Quote every one of the lines below verbatim, from the first through the last.

[begin SUPPLIED ENTRIES]

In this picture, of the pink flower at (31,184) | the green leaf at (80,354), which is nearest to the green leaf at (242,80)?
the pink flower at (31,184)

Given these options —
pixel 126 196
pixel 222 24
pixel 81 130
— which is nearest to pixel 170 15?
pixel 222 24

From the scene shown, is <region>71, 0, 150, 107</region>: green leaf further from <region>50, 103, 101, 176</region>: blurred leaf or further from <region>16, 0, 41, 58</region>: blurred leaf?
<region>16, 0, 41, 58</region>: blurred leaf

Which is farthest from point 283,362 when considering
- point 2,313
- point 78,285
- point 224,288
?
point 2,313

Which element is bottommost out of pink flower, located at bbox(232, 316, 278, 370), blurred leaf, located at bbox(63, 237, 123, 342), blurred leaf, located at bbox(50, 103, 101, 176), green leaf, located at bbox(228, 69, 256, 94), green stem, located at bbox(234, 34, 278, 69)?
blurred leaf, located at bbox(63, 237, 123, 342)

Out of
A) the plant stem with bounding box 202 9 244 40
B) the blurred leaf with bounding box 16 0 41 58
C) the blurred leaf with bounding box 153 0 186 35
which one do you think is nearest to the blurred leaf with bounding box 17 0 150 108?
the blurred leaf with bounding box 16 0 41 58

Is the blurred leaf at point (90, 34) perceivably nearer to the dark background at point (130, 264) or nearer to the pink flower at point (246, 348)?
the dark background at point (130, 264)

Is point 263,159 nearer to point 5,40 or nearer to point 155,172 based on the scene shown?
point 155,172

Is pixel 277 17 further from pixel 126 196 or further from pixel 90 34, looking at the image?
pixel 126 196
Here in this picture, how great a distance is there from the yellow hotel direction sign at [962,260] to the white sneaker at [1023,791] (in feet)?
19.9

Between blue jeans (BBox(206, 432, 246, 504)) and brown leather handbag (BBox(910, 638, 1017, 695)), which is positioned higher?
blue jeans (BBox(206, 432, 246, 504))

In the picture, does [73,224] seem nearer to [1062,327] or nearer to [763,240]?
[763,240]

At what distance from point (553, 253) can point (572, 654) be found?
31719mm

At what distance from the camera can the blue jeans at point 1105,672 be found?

[end SUPPLIED ENTRIES]

#### [EXERCISE SOLUTION]
In this picture, of the pink flower at (31,184) | the green leaf at (80,354), which is nearest to the green leaf at (242,80)?
the pink flower at (31,184)

Given these options —
pixel 126 196
pixel 222 24
pixel 81 130
— which is nearest to pixel 170 15?
pixel 222 24

From the scene shown, is <region>71, 0, 150, 107</region>: green leaf further from <region>50, 103, 101, 176</region>: blurred leaf or further from <region>16, 0, 41, 58</region>: blurred leaf?
<region>16, 0, 41, 58</region>: blurred leaf

Which is farthest from point 283,362 when considering
- point 2,313
- point 78,285
- point 224,288
?
point 2,313

Which element is bottommost out of pink flower, located at bbox(232, 316, 278, 370), blurred leaf, located at bbox(63, 237, 123, 342), blurred leaf, located at bbox(50, 103, 101, 176), green leaf, located at bbox(228, 69, 256, 94), green stem, located at bbox(234, 34, 278, 69)?
blurred leaf, located at bbox(63, 237, 123, 342)

Out of
A) the plant stem with bounding box 202 9 244 40
B) the blurred leaf with bounding box 16 0 41 58
C) the blurred leaf with bounding box 153 0 186 35
which one do you think is nearest to the blurred leaf with bounding box 17 0 150 108?
the blurred leaf with bounding box 16 0 41 58

Is the blurred leaf at point (90, 34) perceivably nearer to the dark background at point (130, 264) or nearer to the pink flower at point (246, 348)?
the dark background at point (130, 264)

Is point 263,159 nearer to point 5,40 or nearer to point 155,172 based on the scene shown?
point 155,172

Is pixel 277 17 further from pixel 126 196 or further from pixel 90 34, looking at the image?
pixel 126 196
Here in this picture, how great a distance is there from the yellow hotel direction sign at [962,260] to the white sneaker at [1023,791] (in feet)?
19.9

Between blue jeans (BBox(206, 432, 246, 504)) and brown leather handbag (BBox(910, 638, 1017, 695)), which is positioned higher?
blue jeans (BBox(206, 432, 246, 504))

In the picture, does [73,224] seem nearer to [1062,327] or nearer to [763,240]?
[763,240]

At what distance from point (553, 253) can point (572, 654) be found?
31719mm

At what distance from the camera can the blue jeans at point 1105,672 be found?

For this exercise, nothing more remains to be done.